Hidup cuma sekali apa yang kamu cari ?
الناس سواء كأسنان المشط
Adalah ungkapan hikmah yang masyhur pada masanya, “manusia itu sama semua seperti gigi gigi sisir” kita semua sama walau berbeda-beda, kendati ada ribuan perselisihan pada kita pasti ada satu nada yang bisa berpadu seirama.
Kematian contohnya, dalam hal ini, semua Bani Adam menyuarakan huruf yang sama, bahwa hidup hanya sekali, datangnya kematian itu pasti, tidak ada satupun yang bernyawa membantah hal ini, bahkan mereka yang tak percaya adanya pencipta, terlebih si dalang kemunafikan pun demikian, Iblis yang saat itu seharusnya mati, bermuka badak memohon penangguhan pada Yang Maha Mengasihi, agar ditunda kematiannya, dengan hikmah-Nya permintaan itu dikabulkan, untuk menjadi seleksi dan ujian, musuh yang nyata bagi anak keturunan manusia hingga datang ajal mereka.
Hidup manusia hanya sekali, nyawa mereka hanya satu, sekuat apapun dia, sekaya apapun dia, setenar apapun dia, sepintar apapun dia, kematian pasti akan menemuinya, ada yang menolak lantas ditampar, ada yang memberontak lantas didobrak, ada yang menerima dengan lapang dada maka dijamu dengan perlahan meskipun tetap menyakitkan, bahkan Nabi Muhammad shallallahu’alaihiwasallam tatkala menjelang wafatnya, dalam sahih al-Bukhari, ia bersabda :
يَقُولُ " لاَ إِلَهَ إِلاَّ اللَّهُ، إِنَّ لِلْمَوْتِ سَكَرَاتٍ
Ia (nabi Muhammad Shallallahu'alaihiwasallam berkata) “La Ila ha Illa Allah, sesungguhnya bagi kematian itu ada sakarat”

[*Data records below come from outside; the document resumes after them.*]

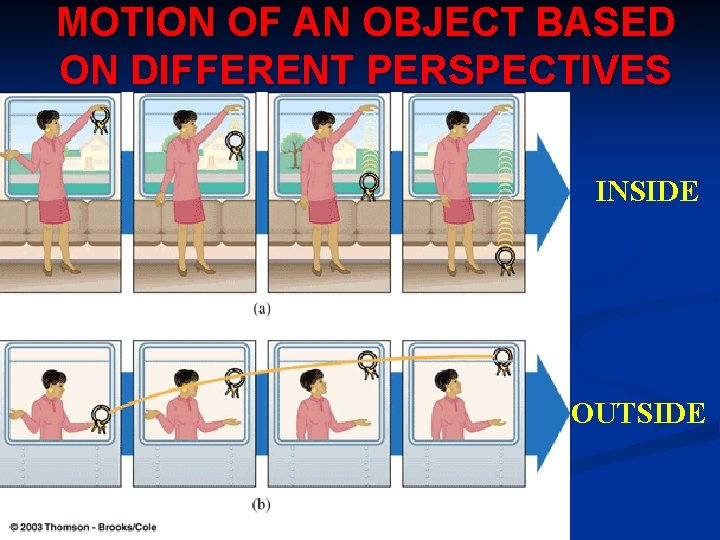 MOTION OF AN OBJECT BASED ON DIFFERENT PERSPECTIVES

INSIDE

(a)

OUTSIDE

(b)

© 2003 Thomson - Brooks/Cole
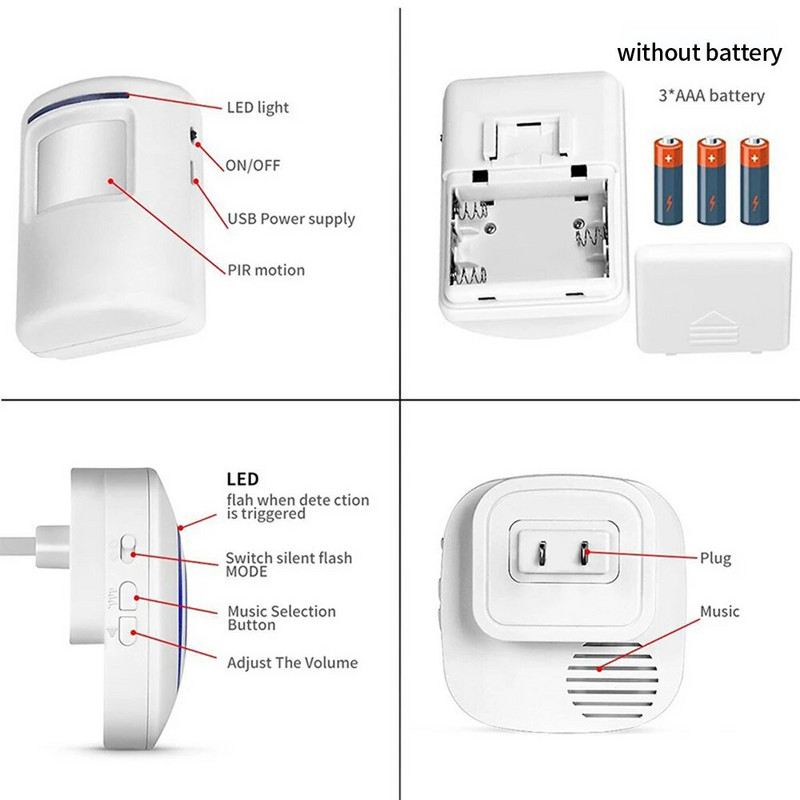 LED light

ON/OFF

USB Power supply

PIR motion

without battery

3*AAA battery

LED
flah when dete ction is triggered

Switch silent flash MODE

Music Selection Button

Adjust The Volume

Plug

Music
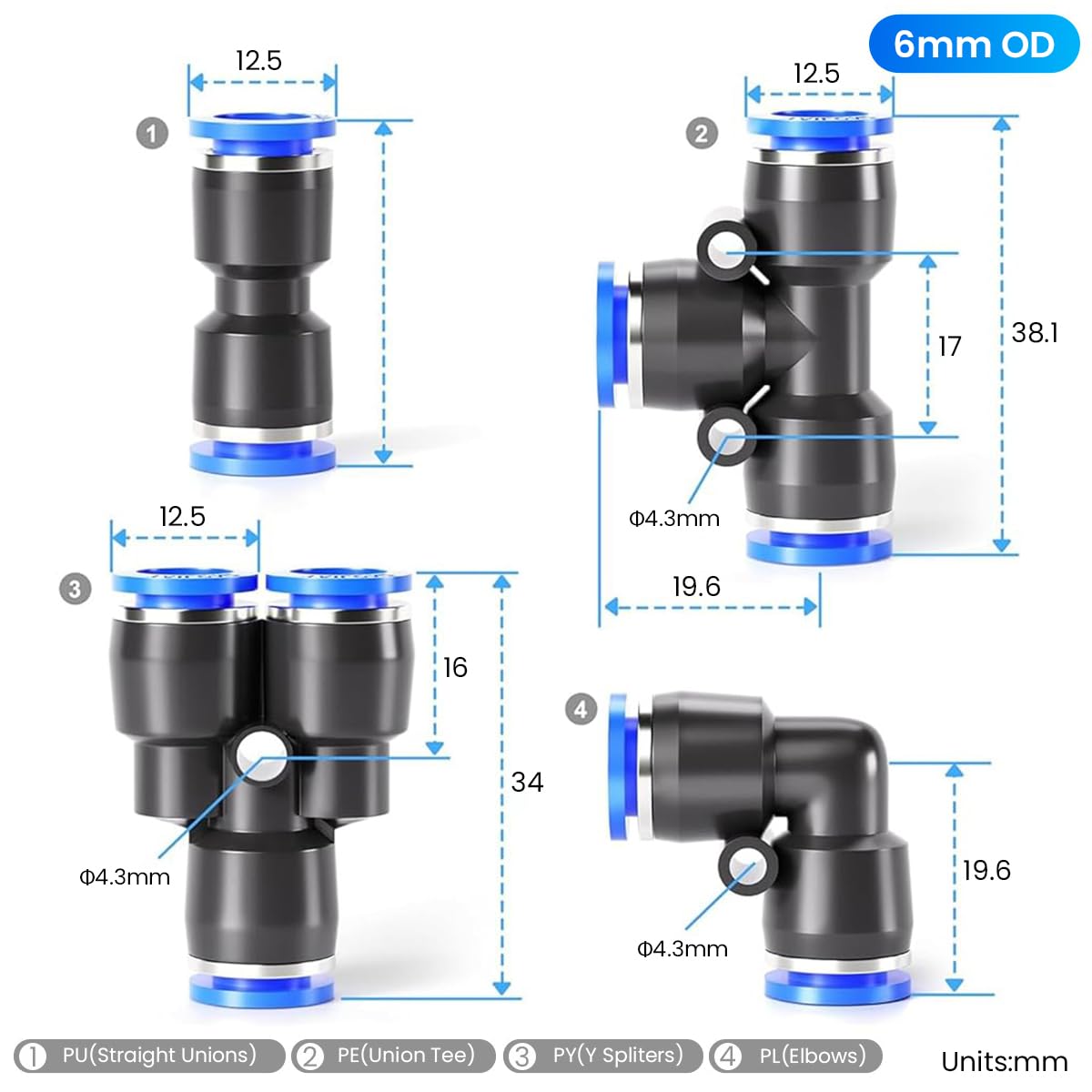 6mm OD

1
12.5

2
12.5
17
38.1
Φ4.3mm
19.6

3
12.5
16
34
Φ4.3mm

4
19.6
Φ4.3mm

1 PU(Straight Unions) 2 PE(Union Tee) 3 PY(Y Spliters) 4 PL(Elbows)

Units:mm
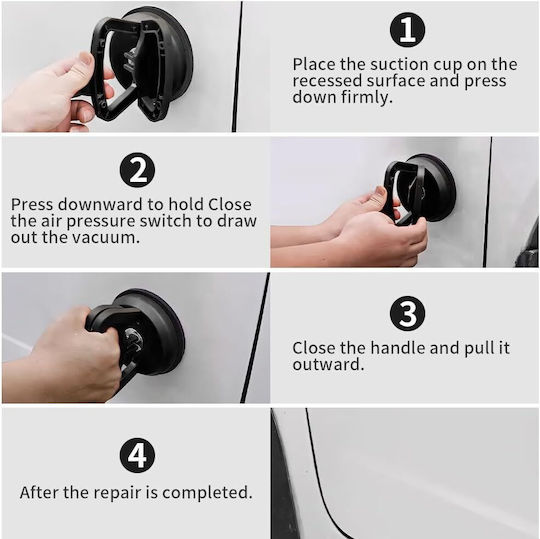 1

Place the suction cup on the recessed surface and press down firmly.

2

Press downward to hold Close the air pressure switch to draw out the vacuum.

3

Close the handle and pull it outward.

4

After the repair is completed.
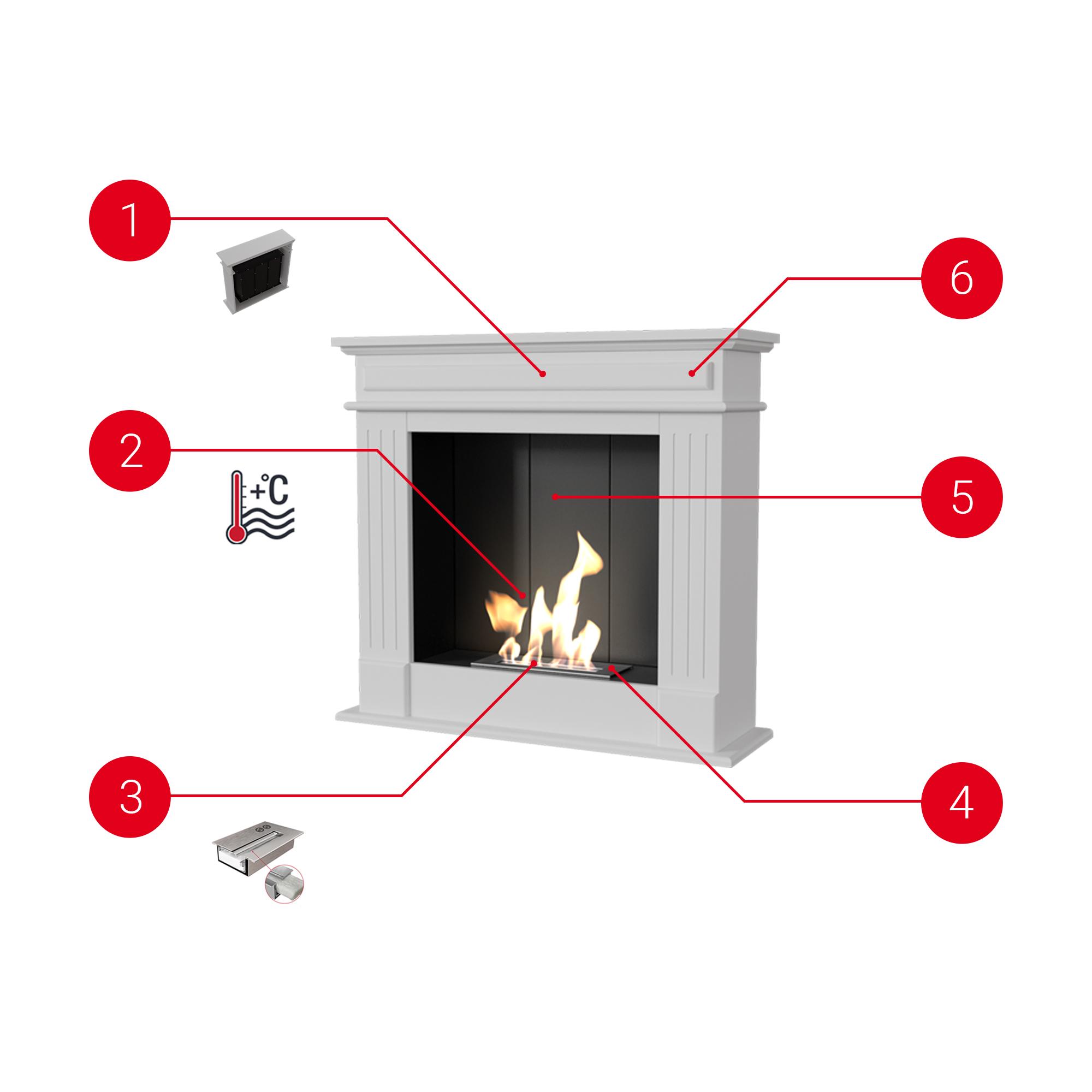 1

6

2

+°C

5

3

4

Jelas, bahwa kematian niscaya didahului sakarotulmaut, saat-saat ketika ruh dicabut dari jasadnya, dia akan datang kepada yang berdasi pun datang kepada yang berpeci, dia pasti datang kepada raja pun datang kepada hamba sahaya, dia datang tak pandang siapa, dia datang hanya karena titah pencipta, dia akan menjadi awal asa dan akhir rasa sakit bagi mereka yang menjadikan Allah subhanahuwata’ala sebagai satu-satunya Tuhan tanpa menyekutukannya dengan sesuatu apapun dan mengikuti tuntunan Rasulullah shallallahu’alaihiwasllam semasa hidupnya, namun akan datang sebagai awal malapetaka dan sosok durjana yang akan memporakporandakan jiwa mereka, manusia manusia durhaka – durhaka kepada diri mereka sendiri, dengan tidak menerima panggilan iman yang pasti telah Allah kirimkan dengan cara-Nya.
Sakarot sebagaimana orang yang mabuk disebut sakron, begitupula orang yang akan mati, sama-sama mengalami proses hilangnya akal dan kesadaran, namun sakarot diiringi dengan rasa sakit yang tidak ada satupun lisan mampu menjabarkan.
Hidup ini singkat kawan – sangat singkat, tak lebih dari detik-detik yang berlari mengejar, semakin hari semakin cepat larinya, menurut hitungan akhirat, الدنيا ساعة فاجعلها طاعة dunia ini hanya sesaat dan kesempatan tidak datang dua kali, maka isilah dia hanya dengan ketaatan demi ketaatan, sampai ajal bertamu dan kita siap bertemu, menyambutnya dalam keadaan tenang dan menenangkan.